### Exercise requirements
Say how many lines in the records hold the word "Vietnam", and give nothing but that number.

[Information shown Boundary: Start]

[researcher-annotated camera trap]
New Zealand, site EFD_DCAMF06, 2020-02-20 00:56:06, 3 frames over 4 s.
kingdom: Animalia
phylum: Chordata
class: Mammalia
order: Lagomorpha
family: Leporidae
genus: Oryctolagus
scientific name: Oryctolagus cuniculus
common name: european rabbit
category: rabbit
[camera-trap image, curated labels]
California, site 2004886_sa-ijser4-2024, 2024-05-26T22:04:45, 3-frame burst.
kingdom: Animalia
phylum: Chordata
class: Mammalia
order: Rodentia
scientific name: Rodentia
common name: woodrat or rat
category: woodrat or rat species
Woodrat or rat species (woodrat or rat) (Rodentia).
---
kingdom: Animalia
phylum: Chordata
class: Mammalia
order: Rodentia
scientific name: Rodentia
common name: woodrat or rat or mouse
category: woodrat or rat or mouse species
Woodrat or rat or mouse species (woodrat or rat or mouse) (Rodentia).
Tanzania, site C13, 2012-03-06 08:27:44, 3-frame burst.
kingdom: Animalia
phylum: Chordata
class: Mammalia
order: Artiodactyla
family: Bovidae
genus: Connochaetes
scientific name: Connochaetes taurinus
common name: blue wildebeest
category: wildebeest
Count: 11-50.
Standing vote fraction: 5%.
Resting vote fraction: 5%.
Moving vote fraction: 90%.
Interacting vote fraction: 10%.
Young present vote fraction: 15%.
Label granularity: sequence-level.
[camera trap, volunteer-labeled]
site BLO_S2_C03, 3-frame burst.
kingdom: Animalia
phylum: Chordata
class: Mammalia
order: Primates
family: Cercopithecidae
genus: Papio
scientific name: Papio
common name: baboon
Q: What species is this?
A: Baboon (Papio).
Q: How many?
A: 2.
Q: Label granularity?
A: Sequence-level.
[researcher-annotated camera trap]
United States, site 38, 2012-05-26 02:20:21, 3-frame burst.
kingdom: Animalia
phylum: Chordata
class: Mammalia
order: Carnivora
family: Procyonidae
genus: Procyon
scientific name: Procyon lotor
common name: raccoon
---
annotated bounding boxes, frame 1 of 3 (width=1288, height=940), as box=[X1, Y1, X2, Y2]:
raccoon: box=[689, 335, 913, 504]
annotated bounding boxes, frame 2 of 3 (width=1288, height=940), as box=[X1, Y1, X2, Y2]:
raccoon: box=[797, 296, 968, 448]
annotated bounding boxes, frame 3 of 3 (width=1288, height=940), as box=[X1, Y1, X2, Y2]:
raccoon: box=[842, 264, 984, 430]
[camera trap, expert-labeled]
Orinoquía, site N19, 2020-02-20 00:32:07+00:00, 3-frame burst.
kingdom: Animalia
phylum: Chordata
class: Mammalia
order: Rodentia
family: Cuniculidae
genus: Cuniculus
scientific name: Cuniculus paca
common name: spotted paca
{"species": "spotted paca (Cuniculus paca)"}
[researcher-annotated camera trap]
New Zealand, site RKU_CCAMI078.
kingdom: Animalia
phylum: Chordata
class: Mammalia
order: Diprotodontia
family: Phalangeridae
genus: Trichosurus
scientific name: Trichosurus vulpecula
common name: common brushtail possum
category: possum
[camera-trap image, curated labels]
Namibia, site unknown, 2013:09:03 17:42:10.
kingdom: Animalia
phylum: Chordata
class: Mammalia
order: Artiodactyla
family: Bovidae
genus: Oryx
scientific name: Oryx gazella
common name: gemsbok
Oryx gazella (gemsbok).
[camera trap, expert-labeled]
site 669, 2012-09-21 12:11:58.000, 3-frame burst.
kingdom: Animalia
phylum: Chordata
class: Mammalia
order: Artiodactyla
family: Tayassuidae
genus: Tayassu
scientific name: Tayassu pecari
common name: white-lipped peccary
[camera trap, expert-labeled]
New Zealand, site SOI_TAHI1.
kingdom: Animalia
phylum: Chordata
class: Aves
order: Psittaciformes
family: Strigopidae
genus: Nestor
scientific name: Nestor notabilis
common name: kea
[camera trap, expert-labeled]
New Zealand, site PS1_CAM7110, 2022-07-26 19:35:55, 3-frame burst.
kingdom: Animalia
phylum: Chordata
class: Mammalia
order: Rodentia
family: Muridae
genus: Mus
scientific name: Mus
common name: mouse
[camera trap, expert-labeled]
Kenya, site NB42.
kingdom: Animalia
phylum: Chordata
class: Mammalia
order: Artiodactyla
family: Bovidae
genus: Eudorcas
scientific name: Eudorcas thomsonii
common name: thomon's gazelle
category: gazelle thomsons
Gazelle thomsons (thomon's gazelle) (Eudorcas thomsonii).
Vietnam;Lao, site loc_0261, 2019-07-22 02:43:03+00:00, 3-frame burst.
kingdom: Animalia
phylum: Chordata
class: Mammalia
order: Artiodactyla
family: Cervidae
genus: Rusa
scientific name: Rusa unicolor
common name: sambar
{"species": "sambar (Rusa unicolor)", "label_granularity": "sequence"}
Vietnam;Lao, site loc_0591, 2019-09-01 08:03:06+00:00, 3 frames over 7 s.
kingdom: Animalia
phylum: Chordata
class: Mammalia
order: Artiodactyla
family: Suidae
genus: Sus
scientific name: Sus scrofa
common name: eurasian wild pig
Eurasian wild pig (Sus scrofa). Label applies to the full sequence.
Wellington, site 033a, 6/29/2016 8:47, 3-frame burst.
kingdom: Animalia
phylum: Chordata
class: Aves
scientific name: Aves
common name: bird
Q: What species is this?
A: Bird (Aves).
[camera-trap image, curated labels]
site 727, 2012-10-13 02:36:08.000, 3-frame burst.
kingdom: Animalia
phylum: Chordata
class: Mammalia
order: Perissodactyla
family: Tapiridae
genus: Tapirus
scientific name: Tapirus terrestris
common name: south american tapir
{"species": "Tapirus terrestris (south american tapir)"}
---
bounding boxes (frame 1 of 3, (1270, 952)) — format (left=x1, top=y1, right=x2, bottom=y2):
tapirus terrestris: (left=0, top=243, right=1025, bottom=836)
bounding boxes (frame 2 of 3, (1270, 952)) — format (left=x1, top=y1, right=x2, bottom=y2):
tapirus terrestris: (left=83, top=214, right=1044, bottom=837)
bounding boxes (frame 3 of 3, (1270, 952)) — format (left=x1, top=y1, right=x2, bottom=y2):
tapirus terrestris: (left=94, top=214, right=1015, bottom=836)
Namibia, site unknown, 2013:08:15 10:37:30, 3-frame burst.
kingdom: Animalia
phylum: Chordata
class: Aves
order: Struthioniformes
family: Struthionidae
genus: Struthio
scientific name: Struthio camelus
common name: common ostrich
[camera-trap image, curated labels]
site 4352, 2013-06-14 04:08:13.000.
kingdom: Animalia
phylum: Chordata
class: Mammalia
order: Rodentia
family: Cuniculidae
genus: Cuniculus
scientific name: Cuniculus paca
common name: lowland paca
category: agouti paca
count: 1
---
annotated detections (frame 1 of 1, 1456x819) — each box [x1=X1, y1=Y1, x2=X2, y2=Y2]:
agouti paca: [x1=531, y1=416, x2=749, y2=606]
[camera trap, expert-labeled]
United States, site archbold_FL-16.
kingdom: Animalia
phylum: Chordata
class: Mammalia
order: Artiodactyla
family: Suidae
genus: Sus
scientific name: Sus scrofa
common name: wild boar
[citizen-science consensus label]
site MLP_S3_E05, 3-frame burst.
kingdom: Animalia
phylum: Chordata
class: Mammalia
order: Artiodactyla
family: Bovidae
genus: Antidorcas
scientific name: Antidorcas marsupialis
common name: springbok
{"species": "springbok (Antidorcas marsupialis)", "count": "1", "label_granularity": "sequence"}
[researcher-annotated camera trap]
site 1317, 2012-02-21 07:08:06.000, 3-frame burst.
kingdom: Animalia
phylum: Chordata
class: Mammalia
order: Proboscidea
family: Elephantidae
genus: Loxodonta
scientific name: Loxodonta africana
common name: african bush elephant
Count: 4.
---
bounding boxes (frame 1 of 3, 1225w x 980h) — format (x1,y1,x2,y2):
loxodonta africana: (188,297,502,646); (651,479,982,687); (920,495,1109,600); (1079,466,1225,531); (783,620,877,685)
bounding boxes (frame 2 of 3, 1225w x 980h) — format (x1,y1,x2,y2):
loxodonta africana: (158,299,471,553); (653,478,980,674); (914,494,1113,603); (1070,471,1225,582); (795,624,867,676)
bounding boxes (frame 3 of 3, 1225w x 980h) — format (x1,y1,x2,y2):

[Information shown Boundary: End]

### Task answer
2